**Problem to solve**
Answer with the exact lines of the following material from the one containing "eCommerce Site" through the one containing "cw CONTENTWRITERS.COM", both end lines included.

**Listed entries**
====

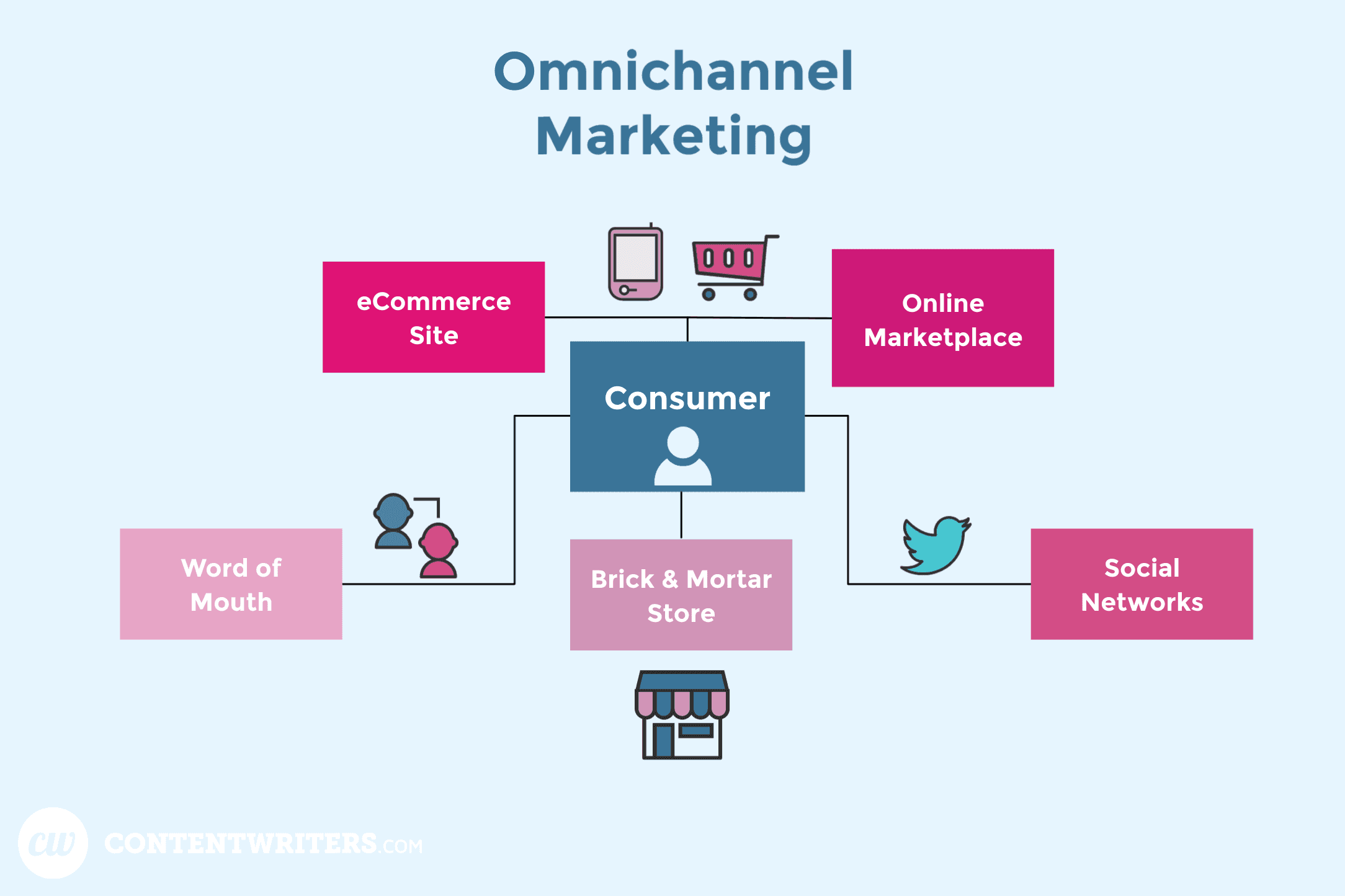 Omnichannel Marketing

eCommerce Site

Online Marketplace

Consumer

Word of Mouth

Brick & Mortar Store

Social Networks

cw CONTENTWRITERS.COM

====

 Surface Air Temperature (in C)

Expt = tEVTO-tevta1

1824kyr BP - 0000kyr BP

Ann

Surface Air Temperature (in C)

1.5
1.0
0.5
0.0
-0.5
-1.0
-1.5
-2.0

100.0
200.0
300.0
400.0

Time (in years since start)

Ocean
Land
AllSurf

====

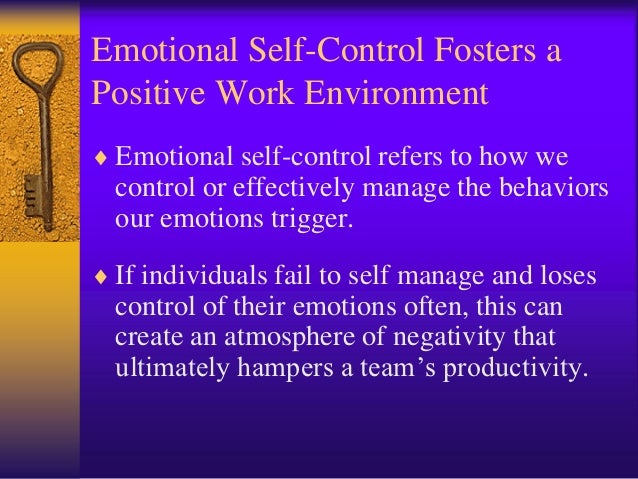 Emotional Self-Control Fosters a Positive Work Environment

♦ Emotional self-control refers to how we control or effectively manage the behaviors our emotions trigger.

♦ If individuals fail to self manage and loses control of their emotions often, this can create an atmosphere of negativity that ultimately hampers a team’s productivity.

====

**Response below**
eCommerce Site

Online Marketplace

Consumer

Word of Mouth

Brick & Mortar Store

Social Networks

cw CONTENTWRITERS.COM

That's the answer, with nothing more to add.